Chapitre 3 : L'épave de la nation du feu

Après une bonne nuit de sommeil, je me suis rendu dans la cabine de la princesse pour lui annoncer le service du petit déjeuner. La plupart des cabines se ressemblaient et il ne nous était pas possible de les décorer comme on le souhaitait. En revanche celle de la princesse était bien singulière. Elle vivait une grande passion pour les origamis, ainsi sa chambre en était remplie.

Elle bénéficiait aussi de plus de vêtements que le reste de l'équipage. Une chose normale pour la seule femme à bord. J'ai remarqué qu'elle ne portait que des robes amples et chaudes. Sans doute influencée par son rang et la rudesse du climat du sud, mais cela restait curieux.

Comme la majorité des membres de notre nation, elle a les yeux de la couleur de l'ambre et des cheveux d'un noir profond. Et ses deux éléments alliés à la finesse des traits de son visage lui donnaient une allure de bienveillance naturelle. Même si sa petite taille constitue un frein pour la stature royale qu'elle doit donner. D'ailleurs, même si elle aimait me savoir auprès d'elle dès que nous étions côte à côte, elle demandait bien vite à ce que je m'éloigne, frustrée de notre écart de taille.

Je me suis annoncé devant sa cabine, et elle me donna la permission d'entrer. Comme je m'y attendais, elle travaillait sur un nouveau modèle d'origami. Ce sujet donnait toujours un bon moyen d'engager la conversation : "Ces plis me sont inconnus. Quelle forme voulez-vous lui donner princesse ?"

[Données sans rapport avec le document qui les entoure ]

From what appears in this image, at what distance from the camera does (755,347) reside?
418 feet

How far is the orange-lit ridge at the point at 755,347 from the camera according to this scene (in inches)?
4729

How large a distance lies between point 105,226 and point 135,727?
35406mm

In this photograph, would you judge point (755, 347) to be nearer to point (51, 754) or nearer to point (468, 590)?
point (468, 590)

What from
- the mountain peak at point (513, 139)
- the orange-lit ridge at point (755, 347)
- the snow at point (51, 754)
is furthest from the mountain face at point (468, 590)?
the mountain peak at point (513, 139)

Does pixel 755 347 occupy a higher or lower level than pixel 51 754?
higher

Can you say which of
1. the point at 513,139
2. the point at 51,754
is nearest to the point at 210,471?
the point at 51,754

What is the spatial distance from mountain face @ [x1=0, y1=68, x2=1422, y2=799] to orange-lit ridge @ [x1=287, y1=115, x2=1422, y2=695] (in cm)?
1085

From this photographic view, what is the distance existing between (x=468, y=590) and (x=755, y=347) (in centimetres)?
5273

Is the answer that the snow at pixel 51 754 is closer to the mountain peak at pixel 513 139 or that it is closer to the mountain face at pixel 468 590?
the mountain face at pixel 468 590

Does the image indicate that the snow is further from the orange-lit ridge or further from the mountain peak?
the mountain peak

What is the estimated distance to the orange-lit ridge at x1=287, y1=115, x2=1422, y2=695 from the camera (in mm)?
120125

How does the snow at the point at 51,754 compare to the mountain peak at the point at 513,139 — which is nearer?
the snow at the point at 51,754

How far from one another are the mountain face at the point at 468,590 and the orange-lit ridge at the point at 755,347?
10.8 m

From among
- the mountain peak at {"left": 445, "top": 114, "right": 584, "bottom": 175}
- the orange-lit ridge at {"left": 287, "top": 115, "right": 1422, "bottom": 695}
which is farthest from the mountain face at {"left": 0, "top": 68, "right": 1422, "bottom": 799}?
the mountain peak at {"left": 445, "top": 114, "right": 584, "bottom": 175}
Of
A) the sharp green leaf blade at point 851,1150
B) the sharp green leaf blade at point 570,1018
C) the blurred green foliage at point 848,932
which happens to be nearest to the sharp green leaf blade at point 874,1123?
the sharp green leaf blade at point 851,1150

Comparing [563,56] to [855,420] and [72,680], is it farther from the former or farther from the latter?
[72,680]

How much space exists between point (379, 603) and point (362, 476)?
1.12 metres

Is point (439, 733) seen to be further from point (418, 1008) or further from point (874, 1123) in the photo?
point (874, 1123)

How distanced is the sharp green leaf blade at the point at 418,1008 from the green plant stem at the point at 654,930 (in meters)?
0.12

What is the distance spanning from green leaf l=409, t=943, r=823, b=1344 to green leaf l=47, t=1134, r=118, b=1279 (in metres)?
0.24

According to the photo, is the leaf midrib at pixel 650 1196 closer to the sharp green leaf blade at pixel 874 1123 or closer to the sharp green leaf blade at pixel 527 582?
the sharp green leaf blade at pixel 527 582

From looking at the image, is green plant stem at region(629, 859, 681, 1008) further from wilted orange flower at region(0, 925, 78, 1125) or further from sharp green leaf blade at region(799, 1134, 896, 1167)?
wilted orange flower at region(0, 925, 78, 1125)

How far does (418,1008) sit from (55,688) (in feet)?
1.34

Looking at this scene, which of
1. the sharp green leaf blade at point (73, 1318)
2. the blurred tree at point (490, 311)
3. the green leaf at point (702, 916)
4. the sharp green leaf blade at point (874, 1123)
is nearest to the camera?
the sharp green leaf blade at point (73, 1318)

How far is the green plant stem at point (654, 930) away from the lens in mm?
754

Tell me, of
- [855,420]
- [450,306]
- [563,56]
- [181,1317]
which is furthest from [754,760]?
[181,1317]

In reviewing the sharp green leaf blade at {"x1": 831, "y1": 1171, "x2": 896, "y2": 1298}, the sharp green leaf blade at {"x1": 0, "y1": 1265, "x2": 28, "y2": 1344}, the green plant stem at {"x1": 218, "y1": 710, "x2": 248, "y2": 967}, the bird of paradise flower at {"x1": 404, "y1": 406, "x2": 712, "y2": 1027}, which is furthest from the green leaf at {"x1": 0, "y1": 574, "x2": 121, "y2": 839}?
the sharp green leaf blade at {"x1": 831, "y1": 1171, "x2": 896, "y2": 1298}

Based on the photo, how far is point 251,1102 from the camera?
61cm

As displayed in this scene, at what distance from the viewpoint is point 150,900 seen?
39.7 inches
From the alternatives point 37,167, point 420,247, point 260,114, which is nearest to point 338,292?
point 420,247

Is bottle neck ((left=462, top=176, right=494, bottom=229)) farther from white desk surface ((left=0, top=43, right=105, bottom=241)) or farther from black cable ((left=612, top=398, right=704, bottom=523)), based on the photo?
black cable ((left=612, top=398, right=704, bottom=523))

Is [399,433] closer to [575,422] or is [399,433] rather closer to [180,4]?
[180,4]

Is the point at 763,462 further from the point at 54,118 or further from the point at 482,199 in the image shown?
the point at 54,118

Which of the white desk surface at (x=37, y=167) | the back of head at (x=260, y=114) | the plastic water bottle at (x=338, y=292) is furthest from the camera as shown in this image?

Elle me répondit en mettant de côté la feuille de papier vert : "Je t'ai déjà dit de m'appeler par mon nom quand nous sommes seuls, c'est plus convivial."

"J'ai du mal à m'y faire Sosha."

Je me suis assis à côté d'elle sur son lit, en posant mon casque, l'encouragent à continuer avec un signe de tête.

"C'est un colibri, enfin, c'est sensé en être un. C'est une des premières fois que je m'attaque à un modèle aussi complexe."

"Dans mon village, les filles les plus douées arrivaient à peine à faire un bateau. En comparaison, vos créations auraient leur place dans un musé." dis-je en portant un regard admiratif sur ces décorations.

"C'est gentil, tu veux du thé ? J'en ai préparé."

"Non merci, j'en ai déjà pris avant de venir."

"C'est le genre d'offre que mon oncle n'aurait jamais refusé."

J'avais beau essayé de m'occuper l'esprit, je revenais toujours à penser à cette lueur et cette recherche de l'Avatar. Alors, perdu dans mes idées, je ne répondis pas tout de suite.

La princesse s'en aperçu : "Quelque chose te préoccupe Voccan ?"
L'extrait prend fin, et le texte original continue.